Accurate perceptions of the world — whether considered in political terms (Black Sunlight) of in general psychological terms (The House of Hunger, The Alley) requires great mental strength. Madness is the polar opposite to mental strength. It denies and destroys the integrity of insight. How come then, there is so much insight in Marechera’s work (when properly understood in the correct cultural light)?
Upon such strong premises rest my entire Marechera thesis.
More supporting premises:
— The issue of “inner exile” is a post-colonial one.
— Untreated PTSD tends to generalise (become worse)
— The organic relationship between madness and sanity is not a linear and transparent one, but looks rather more like the infinity sign, with extreme forms of rationality devolving into a kind of madness (civilisation and its discontents) and certain kinds of detachment from the world representing a purer state of consciousness.
— Zimbabwean versus Western cultural differences can make some of Marechera’s writing inaccessible to those of a Westernised consciousness.
Here are some differences that form the basis for differing transcultural assumptions (and possible misunderstandings of the writer by his Western readers):
* The intensity of the life and death struggle to move up and away from tribalism and its dirt and grit is not necessarily understood by those of other cultures who romanticise tribal life.
* Zimbabwe is a culture strongly influenced by militarism and by a certain respect for things warrior-like, even after the demise of the colonial regime.
* Superstition and notions of witchcraft still play a high part in Zimbabwean culture — even white parts of the culture, to a degree. So, the mood that Marechera conjures up in BLACK SUNLIGHT (of black magic at work) may not be felt so intensely and with such aesthetic reverberations by one brought up in a more rationalist culture. (I felt it, however.)
* Christianity is still very alive as an ideology in Zimbabwe
* Hardship (economic and social) is conceptualised differently in a third world culture like Zimbabwe. It has become de rigueur.
* The legacy of the war (2nd chimurenga) left a whole generation of people who experienced it with varying degrees of emotional damage.
* Social privilege is conceptualised differently in Zimbabwe — and prejudice and discrimination has somewhat of a different emphasis that it does in the West. It has more of a tribal and class flavour, rather than being a clear-cut matter of skin colour.
* Educational level is a strong sign of class in Zimbabwe.
* The mind-body dualism of Zimbabwean culture has less to do with Morality and maintaining one’s purity by keeping mind and body distinct (as it seems to have to do with, in the traditions of the West). In Zimbabwe, the distinction is more one of Spiritism.
* The mood of fear and dread that Marechera so effectively plays up in his work, is part of a Zimbabwean cultural atmosphere. It relates to a psychological feeling of magic (childlike sensations of belief) as well as to more stridently superstitious notions of witchcraft.
* In Zimbabwe, there is a strong tradition of moral criticism directed towards one’s leaders and other prominent figures. Zimbabwe is a society of ideological consensus reached through the grapevine (a kind of oral history-making).

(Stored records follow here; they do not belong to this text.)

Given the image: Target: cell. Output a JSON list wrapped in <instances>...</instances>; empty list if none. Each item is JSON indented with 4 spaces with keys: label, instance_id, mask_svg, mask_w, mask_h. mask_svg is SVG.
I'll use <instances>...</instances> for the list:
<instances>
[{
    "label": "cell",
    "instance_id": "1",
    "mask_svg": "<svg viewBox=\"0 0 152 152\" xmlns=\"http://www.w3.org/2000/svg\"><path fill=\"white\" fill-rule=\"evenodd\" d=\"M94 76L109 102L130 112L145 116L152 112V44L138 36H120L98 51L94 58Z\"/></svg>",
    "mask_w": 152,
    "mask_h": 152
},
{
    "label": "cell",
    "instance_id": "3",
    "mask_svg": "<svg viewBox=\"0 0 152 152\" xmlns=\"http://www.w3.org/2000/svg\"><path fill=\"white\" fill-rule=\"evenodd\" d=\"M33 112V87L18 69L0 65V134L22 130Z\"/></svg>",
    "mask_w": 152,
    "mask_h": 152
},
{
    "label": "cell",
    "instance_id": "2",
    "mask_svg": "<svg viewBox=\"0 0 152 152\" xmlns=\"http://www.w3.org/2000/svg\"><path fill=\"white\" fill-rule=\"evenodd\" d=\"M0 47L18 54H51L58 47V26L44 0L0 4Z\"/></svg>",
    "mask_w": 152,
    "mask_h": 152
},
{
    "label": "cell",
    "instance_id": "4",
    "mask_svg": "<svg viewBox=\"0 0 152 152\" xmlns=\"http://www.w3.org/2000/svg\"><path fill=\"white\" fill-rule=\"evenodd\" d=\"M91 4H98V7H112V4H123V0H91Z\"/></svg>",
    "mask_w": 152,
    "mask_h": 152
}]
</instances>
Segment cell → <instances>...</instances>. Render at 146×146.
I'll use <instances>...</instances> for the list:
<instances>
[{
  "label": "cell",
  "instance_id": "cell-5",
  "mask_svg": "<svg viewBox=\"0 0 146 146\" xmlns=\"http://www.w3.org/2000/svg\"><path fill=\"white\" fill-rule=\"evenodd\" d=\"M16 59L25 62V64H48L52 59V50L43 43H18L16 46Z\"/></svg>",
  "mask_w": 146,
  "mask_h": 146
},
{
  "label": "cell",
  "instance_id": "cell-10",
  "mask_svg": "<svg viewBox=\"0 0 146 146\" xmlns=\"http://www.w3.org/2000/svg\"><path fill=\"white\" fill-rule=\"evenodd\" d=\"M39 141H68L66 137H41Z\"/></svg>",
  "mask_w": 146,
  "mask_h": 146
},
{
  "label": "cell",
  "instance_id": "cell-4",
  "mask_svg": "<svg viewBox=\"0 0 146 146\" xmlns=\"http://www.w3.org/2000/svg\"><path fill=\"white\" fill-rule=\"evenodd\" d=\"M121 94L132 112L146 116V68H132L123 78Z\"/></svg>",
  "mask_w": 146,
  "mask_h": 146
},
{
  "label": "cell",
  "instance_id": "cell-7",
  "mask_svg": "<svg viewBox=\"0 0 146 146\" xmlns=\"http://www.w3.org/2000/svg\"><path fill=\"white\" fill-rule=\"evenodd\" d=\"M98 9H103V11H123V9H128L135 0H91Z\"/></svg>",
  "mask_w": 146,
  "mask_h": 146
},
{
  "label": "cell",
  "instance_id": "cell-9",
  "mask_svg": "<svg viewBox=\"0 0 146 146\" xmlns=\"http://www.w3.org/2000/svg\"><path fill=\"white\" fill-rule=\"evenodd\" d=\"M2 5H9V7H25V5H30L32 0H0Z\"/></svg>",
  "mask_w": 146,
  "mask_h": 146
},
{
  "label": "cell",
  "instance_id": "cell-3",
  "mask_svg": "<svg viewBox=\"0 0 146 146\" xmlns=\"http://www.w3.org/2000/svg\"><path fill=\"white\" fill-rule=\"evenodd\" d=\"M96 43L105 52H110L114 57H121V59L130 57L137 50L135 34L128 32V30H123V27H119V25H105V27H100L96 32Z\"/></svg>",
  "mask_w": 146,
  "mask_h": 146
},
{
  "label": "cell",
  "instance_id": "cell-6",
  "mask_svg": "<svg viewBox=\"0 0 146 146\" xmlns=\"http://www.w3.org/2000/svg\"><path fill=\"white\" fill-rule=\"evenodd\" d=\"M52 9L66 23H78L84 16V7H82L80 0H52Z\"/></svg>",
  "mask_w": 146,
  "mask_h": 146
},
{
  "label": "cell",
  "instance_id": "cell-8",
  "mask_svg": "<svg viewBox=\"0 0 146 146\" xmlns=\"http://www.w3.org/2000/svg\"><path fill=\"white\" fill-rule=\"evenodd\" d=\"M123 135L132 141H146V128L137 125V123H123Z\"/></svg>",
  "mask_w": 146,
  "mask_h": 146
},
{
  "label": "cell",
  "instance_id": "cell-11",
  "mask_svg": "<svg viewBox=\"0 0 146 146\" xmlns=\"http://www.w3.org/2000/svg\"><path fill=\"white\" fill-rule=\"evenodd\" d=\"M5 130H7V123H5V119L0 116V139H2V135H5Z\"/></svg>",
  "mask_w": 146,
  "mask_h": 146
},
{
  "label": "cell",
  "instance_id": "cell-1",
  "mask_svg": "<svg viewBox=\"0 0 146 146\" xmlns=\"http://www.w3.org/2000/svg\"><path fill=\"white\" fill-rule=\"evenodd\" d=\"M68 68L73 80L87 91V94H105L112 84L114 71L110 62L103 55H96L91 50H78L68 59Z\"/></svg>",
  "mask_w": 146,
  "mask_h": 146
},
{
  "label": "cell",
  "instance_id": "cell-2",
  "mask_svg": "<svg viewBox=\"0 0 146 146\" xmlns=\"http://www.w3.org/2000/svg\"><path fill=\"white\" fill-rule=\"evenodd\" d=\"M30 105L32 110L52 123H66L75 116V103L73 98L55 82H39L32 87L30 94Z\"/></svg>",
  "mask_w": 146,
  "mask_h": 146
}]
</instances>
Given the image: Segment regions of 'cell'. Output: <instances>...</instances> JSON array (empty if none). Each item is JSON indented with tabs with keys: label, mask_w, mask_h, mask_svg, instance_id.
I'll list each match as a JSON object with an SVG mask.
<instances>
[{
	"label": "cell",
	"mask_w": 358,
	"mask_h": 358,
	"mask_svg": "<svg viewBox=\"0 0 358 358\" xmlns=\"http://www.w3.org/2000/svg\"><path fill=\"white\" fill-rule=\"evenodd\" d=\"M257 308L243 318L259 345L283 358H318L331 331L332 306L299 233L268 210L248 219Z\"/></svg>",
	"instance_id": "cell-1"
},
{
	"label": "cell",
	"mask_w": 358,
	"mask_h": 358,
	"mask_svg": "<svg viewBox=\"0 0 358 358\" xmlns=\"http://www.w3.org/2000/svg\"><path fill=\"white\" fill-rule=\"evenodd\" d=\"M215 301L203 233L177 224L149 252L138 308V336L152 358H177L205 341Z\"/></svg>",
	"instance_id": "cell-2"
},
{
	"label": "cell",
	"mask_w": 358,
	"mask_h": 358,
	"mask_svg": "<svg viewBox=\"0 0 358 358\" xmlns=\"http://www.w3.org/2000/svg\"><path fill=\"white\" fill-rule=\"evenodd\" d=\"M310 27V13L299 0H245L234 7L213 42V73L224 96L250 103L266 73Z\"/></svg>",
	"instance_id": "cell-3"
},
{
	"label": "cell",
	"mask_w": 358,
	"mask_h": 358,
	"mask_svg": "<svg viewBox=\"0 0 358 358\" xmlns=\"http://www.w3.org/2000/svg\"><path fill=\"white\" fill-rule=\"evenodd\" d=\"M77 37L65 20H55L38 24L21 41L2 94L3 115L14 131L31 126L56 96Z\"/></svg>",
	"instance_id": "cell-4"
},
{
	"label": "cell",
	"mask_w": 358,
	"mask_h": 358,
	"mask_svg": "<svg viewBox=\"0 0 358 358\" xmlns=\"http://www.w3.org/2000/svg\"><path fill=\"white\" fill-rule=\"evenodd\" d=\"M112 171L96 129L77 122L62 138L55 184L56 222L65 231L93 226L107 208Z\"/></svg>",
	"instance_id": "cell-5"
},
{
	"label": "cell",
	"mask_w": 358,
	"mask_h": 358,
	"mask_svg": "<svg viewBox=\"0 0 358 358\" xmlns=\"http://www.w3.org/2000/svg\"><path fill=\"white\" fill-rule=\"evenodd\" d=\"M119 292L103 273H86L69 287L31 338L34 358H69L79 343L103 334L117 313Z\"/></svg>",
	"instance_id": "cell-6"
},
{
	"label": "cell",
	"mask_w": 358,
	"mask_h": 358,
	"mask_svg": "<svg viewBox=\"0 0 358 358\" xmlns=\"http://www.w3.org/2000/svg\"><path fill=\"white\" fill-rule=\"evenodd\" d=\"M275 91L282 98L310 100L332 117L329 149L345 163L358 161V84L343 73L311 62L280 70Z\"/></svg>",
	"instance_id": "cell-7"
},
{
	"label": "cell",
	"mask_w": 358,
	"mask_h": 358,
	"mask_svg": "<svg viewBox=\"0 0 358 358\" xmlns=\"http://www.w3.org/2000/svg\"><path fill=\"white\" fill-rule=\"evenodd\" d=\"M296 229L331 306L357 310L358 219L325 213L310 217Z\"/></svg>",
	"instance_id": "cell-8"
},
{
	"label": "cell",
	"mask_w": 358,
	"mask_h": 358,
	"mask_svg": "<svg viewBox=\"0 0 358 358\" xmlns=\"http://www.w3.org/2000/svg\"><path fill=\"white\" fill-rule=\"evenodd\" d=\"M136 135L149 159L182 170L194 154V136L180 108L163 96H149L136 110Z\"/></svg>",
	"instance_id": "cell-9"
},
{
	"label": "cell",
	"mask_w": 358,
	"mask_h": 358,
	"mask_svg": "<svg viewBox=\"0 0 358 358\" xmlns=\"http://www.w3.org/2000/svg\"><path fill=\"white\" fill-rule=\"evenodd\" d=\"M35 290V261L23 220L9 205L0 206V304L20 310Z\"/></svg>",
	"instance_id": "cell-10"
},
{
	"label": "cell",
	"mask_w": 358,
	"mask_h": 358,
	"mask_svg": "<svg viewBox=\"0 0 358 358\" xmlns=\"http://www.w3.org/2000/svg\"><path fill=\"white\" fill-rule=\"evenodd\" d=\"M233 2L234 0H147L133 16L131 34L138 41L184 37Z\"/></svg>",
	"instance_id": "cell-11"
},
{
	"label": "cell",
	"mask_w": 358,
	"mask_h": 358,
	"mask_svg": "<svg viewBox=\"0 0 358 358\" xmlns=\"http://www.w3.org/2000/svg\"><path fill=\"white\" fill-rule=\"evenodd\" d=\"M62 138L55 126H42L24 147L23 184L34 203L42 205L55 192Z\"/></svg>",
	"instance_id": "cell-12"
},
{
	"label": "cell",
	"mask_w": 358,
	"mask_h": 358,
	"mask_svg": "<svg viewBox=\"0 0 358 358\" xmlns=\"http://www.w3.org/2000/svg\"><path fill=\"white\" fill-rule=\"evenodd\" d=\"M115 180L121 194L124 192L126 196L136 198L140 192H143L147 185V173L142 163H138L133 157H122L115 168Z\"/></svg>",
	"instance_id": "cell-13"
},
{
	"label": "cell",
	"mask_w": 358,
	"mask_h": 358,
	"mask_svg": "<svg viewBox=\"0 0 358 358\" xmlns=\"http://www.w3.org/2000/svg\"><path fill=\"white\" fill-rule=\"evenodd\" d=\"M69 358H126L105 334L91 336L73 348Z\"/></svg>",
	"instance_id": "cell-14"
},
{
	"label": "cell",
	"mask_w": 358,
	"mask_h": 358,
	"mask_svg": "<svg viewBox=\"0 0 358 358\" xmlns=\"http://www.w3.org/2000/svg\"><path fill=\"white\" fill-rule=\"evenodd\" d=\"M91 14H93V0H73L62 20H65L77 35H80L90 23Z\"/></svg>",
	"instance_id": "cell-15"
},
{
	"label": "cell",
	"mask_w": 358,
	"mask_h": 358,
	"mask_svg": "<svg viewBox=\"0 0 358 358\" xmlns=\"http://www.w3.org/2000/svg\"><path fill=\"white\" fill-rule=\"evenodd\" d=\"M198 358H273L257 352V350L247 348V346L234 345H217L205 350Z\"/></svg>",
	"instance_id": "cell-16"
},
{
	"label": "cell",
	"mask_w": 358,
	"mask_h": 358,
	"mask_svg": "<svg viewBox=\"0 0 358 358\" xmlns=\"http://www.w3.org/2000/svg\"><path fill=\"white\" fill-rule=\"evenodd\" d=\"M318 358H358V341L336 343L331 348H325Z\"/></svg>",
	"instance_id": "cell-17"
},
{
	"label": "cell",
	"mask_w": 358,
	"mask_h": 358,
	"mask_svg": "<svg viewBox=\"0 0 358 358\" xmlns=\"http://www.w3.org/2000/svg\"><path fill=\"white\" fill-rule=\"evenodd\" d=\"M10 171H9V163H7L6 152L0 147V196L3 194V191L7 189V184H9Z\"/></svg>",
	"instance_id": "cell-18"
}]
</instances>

* Violence, in Zimbabwe, is not a cultural aberration. It has become the norm.
Another point of cultural differences that must be addressed:
In Western society, the implicit and expected cultural narrative structure for an individual’s life is that of the happy ending. Anything else is perceived as marked deviance, which cries out for an explanation. Another Western cultural myth: greater intelligence than usual, as well as greater social sensitivity than usual and considered to be factors predisposing one towards the happy ending. A lack of a happy ending to one’s life is considered grounds for raising justifiable suspicions against one’s intelligence and the merits of one’s character in general. This assumption, too, is culturally Western.
Another level of understanding that may be missing from the awareness of any reader who is not cross-cultural in the appropriate sense is the quality of finessing of emotional states that is always present in Marechera’s work.
The use of Western poetic and literary tropes is rarely arbitrary, but rather there can often be found a relation between the moods evoked by certain Western literary tropes — eg Percy Shelley and the daemonic — and certain culturally African moods. Marechera’s poetry and prose often relies upon invoking such transcultural moods through the reader’s own subjective awareness and learnedness.